Reading passage:
In research from the field of “Internet addiction”, one key reference is Kimberly Young [10] and her study from the 1990s [16,17]. Drawing from DSM definitions for pathological gambling and her own empirical studies she participated in the development of the concept “Internet addiction” and in forming an instrument for assessment. In a more recent paper, Young claims that Internet based gaming constitutes a now rapidly growing form of Internet addiction, especially among children and teenagers [18]. The indicators Young uses measure salience, mood modification, tolerance, withdrawal, conflict and relapse (see also [19]) and are parcelled in eight questions.

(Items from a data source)

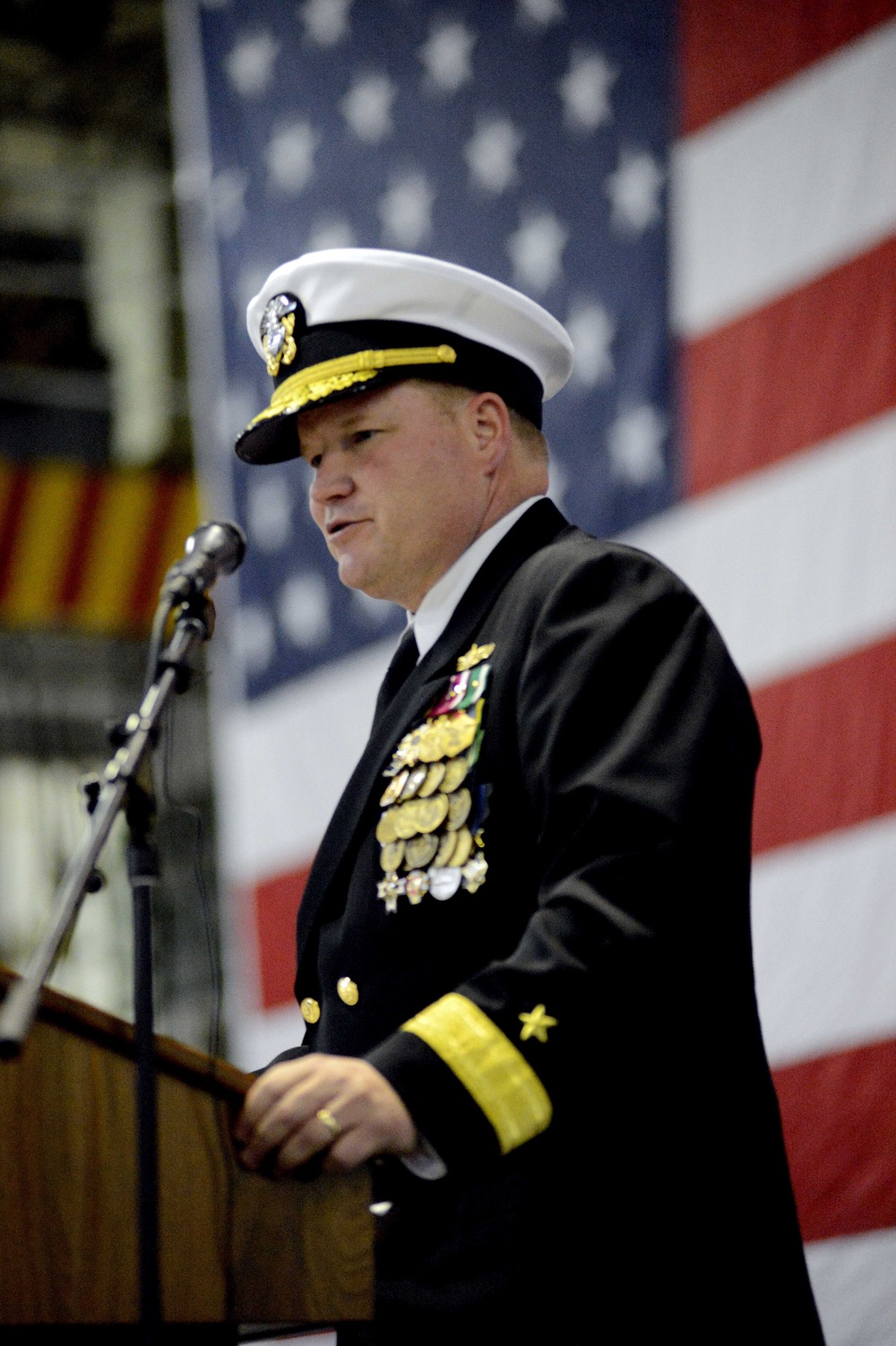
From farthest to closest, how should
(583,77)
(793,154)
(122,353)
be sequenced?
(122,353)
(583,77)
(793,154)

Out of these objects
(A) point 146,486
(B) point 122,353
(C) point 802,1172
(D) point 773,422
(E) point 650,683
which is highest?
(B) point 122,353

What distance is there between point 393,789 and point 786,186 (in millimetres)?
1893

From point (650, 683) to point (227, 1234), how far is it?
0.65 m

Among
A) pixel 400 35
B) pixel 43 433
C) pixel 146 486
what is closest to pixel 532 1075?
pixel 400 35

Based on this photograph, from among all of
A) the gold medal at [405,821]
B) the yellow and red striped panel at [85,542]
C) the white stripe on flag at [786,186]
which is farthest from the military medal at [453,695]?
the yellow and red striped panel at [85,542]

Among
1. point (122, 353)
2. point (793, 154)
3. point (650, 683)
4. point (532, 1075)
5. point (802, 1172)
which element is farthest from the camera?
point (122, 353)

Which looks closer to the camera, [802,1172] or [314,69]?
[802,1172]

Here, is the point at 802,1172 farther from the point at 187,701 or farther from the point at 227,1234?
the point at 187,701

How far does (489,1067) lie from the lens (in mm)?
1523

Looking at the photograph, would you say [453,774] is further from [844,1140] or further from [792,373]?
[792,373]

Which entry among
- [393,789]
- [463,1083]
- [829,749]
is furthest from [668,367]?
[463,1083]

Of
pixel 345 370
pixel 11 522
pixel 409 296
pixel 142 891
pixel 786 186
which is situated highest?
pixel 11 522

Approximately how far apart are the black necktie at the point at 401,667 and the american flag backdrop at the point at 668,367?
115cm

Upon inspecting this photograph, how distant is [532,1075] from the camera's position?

Work instruction: Pick up the passage on Internet addiction research where it stops, and write the next few sentences.

Answer section:
Respondents who answered yes to five or more of the questions were classified as addicted [16]. Questions referred to all sorts of online activity. The study group was defined by self-selection from different sources; via newspaper advertisements, flyers on college campuses, Internet addiction support groups, and posted online for web-searches on “Internet addiction”. Six out of ten respondents were women (middle-aged; older than male respondents). Four out of ten had no vocational background. The support groups included “the Internet Addiction Support Group” and “Webaholics Support Group”. When the 12-step language, programme and ideology is established in the group from where respondents are found, it should not be surprising if respondents spontaneously present narratives on e.g., withdrawal, loss of control and craving. Still, Young concludes that she could distinguish a group of addicts who spent long time online “for pleasure” (mean time 38.5 hours per week), who preferred interactive sites more than others and who describe themselves as “completely hooked”. She claims that the addicts reported lots of life problems but there are no records of how this was measured.
Gilbert et al. [9] used the Internet addiction test suggested by Young in a study based on a convenience sample of Second Life-users. Van Rooij et al. [20] developed a similar list of questions from a manual for CIU (Compulsive Internet Use). Shapira et al. [21] present a general definition of Internet addiction based on one symptom: loss of control and two “signs”: distress and impairment of daily routines.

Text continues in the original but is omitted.